I'm just trying to get the same functionality on cordova IOS and Android.

My plan with the android and IOS builds is to use cordova-plugin-audioinput to get access to the audio stream and then Record and send to my private API - this then would send onto the Google Speech to Text

Adam · Answer 11 · Tue Mar 12 2019 19:12:06 GMT+0800 (China Standard Time)

Okay, so I'm having way more success, I've managed to borrow a lot of existing code from https://kaliatech.github.io/web-audio-recording-tests/dist/#/test1

Thus far, I've been able to generate audio/webm files in Chromium / Firefox browsers and without IOS and outputting a .wav, this is predominantly for the browser based version of my application. and does generate a live animation of the audio using the FFT (Fast Fourier transform)

One of the big issues I'm running into now is writing an exception for mobile browsers - where mediaDevices.getUserMedia is not available and I want to hook the cordova-audioinput-plugin directly into the rest of the application.

import EncoderWav from "../Audio/Encoders/encoder-wav-worker";
import EncoderMp3 from "../Audio/Encoders/encoder-mp3-worker";
import EncoderOgg from "../Audio/Encoders/encoder-ogg-worker";
import { forceBlobDownload } from "../Audio/forceBlobDownload";
import { sendAudio } from "../authorization";

export interface RecorderConfig {
  broadcastAudioProcessEvents: boolean;
  createAnalyserNode: boolean;
  createDynamicsCompressorNode: boolean;
  forceScriptProcessor: boolean;
  manualEncoderId: string;
  micGain: number;
  processorBufferSize: number;
  stopTracksAndCloseCtxWhenFinished: boolean;
  userMediaConstraints: MediaStreamConstraints;
}

export type CustomMessageEvent =
  | null
  | undefined
  | {
      data?: any;
    };

declare var BASE_URL: string;

interface Window {
  MediaRecorder: MediaRecorder;
  webkitAudioContext: MediaRecorder;
}

const defaultConfig: RecorderConfig = {
  broadcastAudioProcessEvents: false,
  createAnalyserNode: false,
  createDynamicsCompressorNode: false,
  forceScriptProcessor: false,
  manualEncoderId: "wav", //Switch this to mp3 or ogg
  micGain: 1.0,
  processorBufferSize: 2048,
  stopTracksAndCloseCtxWhenFinished: true,
  userMediaConstraints: { audio: true }
};

class RecorderService {
  public baseUrl: string;
  public em: DocumentFragment;
  public state: string;
  public chunks: Array<any>;
  public chunkType: string;
  public usingMediaRecorder: boolean;
  public encoderMimeType: string;
  public config: RecorderConfig;
  public session_token: string;

  public audioCtx: any;
  public micGainNode: GainNode;
  public outputGainNode: GainNode;
  public dynamicsCompressorNode: DynamicsCompressorNode;
  public analyserNode: AnalyserNode;
  public processorNode: ScriptProcessorNode;
  public destinationNode: MediaStreamAudioDestinationNode;
  public micAudioStream: MediaStream;
  public encoderWorker: Worker;
  public inputStreamNode: MediaStreamAudioSourceNode;
  public mediaRecorder: MediaRecorder;
  public hasCordovaAudioInput: boolean;
  public slicing: any;
  public onGraphSetupWithInputStream: any;

  constructor() {
    this.baseUrl = "";

    window.AudioContext = window.AudioContext || window.webkitAudioContext;

    this.em = document.createDocumentFragment();

    this.state = "inactive";
    this.hasCordovaAudioInput = window.audioinput !== undefined ? true : false;
    this.chunks = [];
    this.chunkType = "";

    this.usingMediaRecorder =
      window.MediaRecorder !== undefined || window.MediaRecorder !== null
        ? true
        : false;

    this.encoderMimeType = "audio/wav";

    this.config = defaultConfig;
    this.session_token = "";
  }

  init(
    baseUrl: string,
    config?: Partial<RecorderConfig>,
    session_token?: string
  ) {
    this.baseUrl = baseUrl;
    this.config =
      config === undefined
        ? defaultConfig
        : Object.assign({}, defaultConfig, config);
    this.session_token = session_token;
  }

  createWorker(fn: any): Worker {
    var js = fn
      .toString()

> _Exercise details_
Can you copy the passage of the audio recorder thread starting with "My plan with" and going on through "(Fast Fourier transform)", word for word? Work only from the audio recorder thread above.

> _Exercise data_
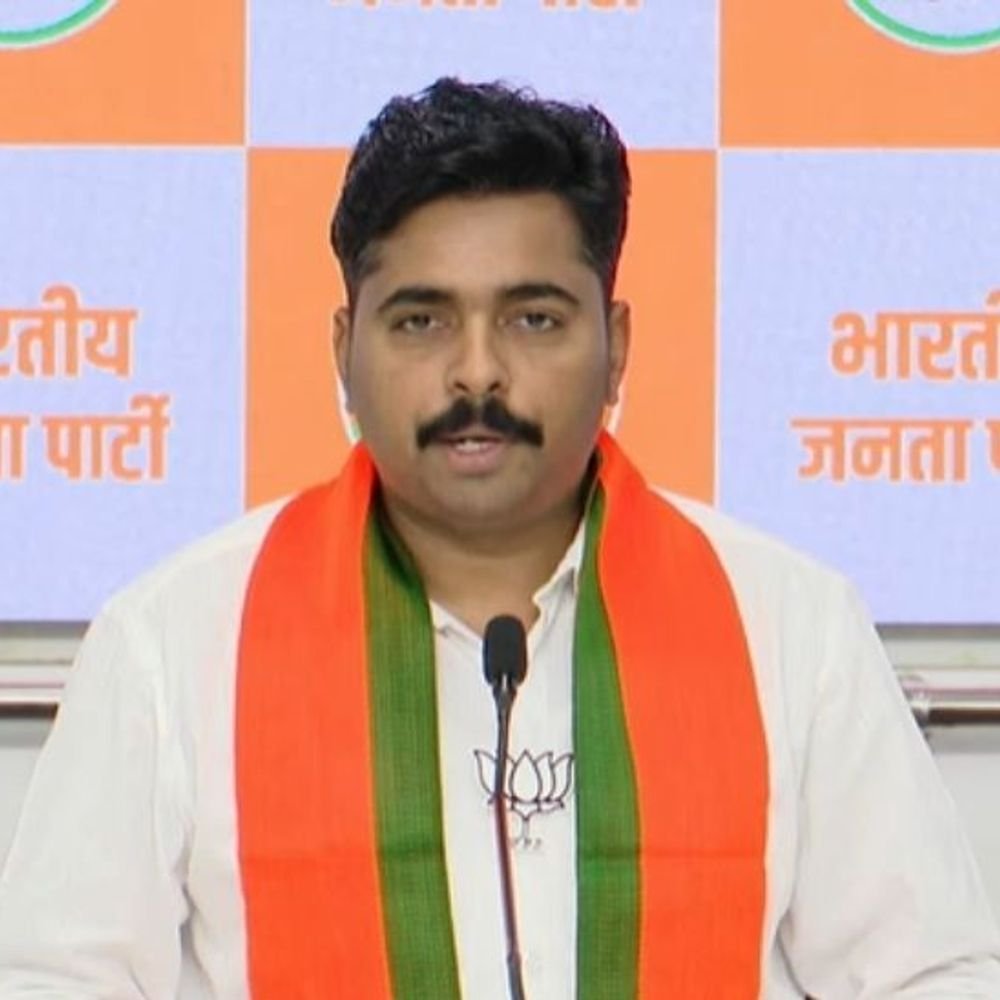 उबाठा' गट म्हणजे काँग्रेसचे अंतर्वस्त्र:महिला अत्याचारावर बोलण्याचा राऊतांना अधिकार नाही, गुन्हेगारांना 'देवाभाऊ' सोडणार नाहीत- नवनाथ बन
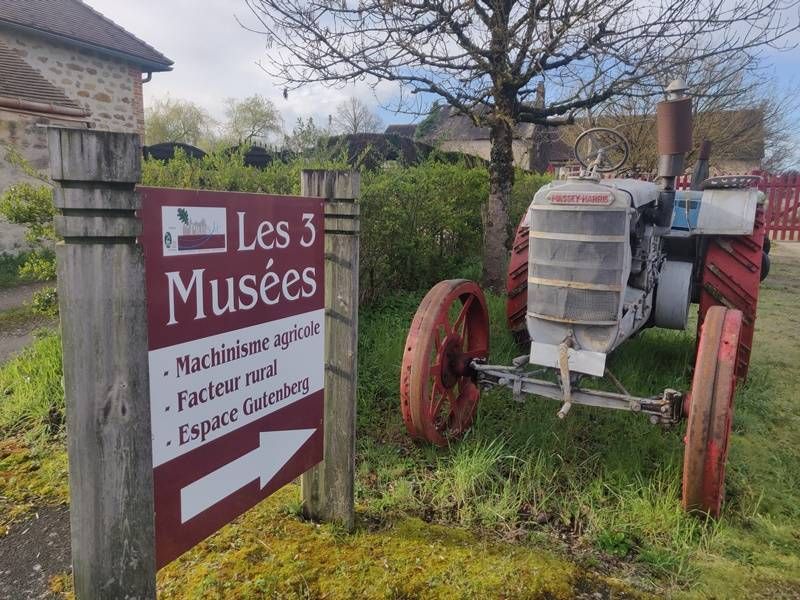 Musées du machinisme agricole, du facteur rural et espace Gutenberg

> _Task solution_
My plan with the android and IOS builds is to use cordova-plugin-audioinput to get access to the audio stream and then Record and send to my private API - this then would send onto the Google Speech to Text

Adam · Answer 11 · Tue Mar 12 2019 19:12:06 GMT+0800 (China Standard Time)

Okay, so I'm having way more success, I've managed to borrow a lot of existing code from https://kaliatech.github.io/web-audio-recording-tests/dist/#/test1

Thus far, I've been able to generate audio/webm files in Chromium / Firefox browsers and without IOS and outputting a .wav, this is predominantly for the browser based version of my application. and does generate a live animation of the audio using the FFT (Fast Fourier transform)